Work to complete
Only the lines from the one containing "Bangkok-Thailand JUL 30" through the end of the data are wanted, reproduced exactly and without pictures.

Data block

--

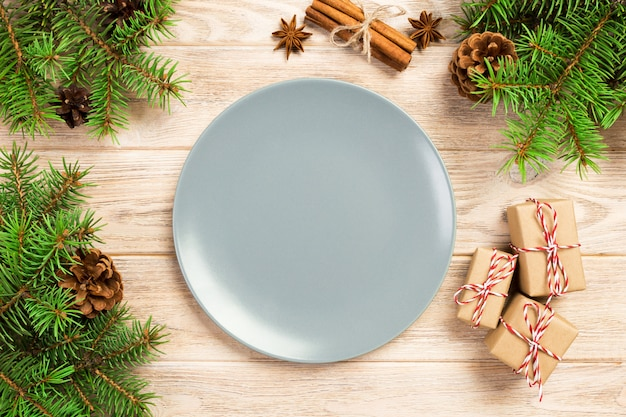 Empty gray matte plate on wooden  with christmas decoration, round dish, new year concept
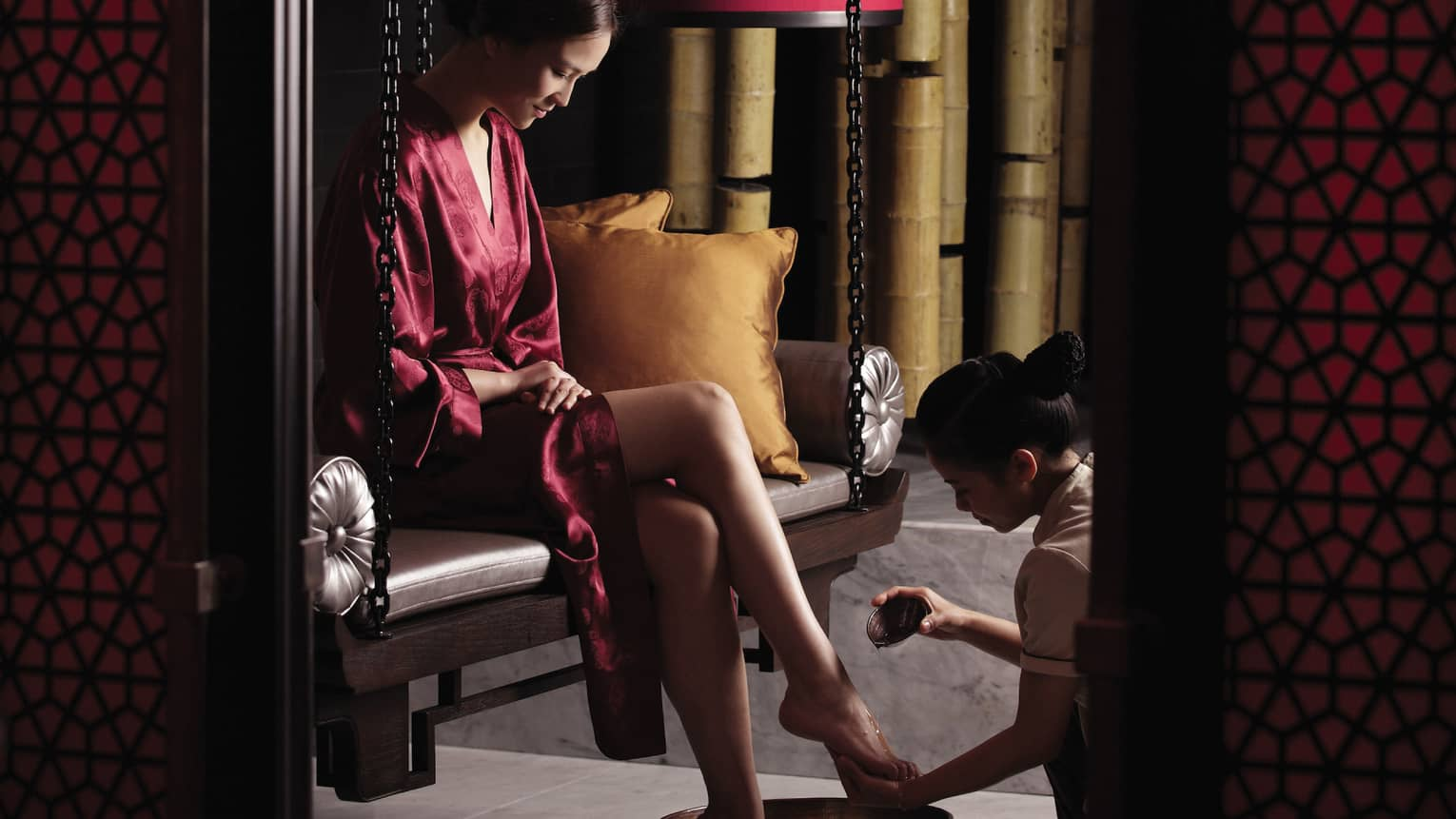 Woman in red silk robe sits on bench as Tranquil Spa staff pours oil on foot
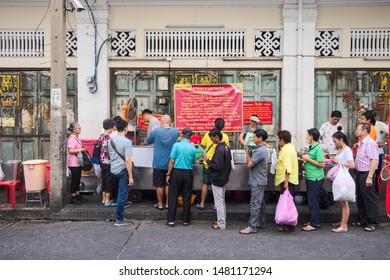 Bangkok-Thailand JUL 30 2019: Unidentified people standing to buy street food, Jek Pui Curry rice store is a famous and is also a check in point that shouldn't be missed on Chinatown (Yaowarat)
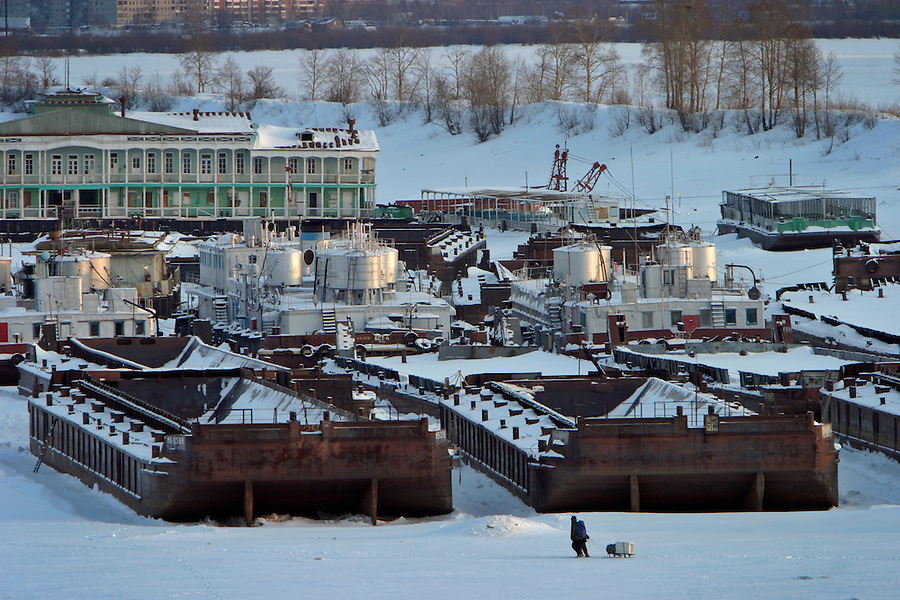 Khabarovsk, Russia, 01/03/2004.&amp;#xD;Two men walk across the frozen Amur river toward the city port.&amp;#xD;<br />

--

Result
 Bangkok-Thailand JUL 30 2019: Unidentified people standing to buy street food, Jek Pui Curry rice store is a famous and is also a check in point that shouldn't be missed on Chinatown (Yaowarat)
 Khabarovsk, Russia, 01/03/2004.&amp;#xD;Two men walk across the frozen Amur river toward the city port.&amp;#xD;<br />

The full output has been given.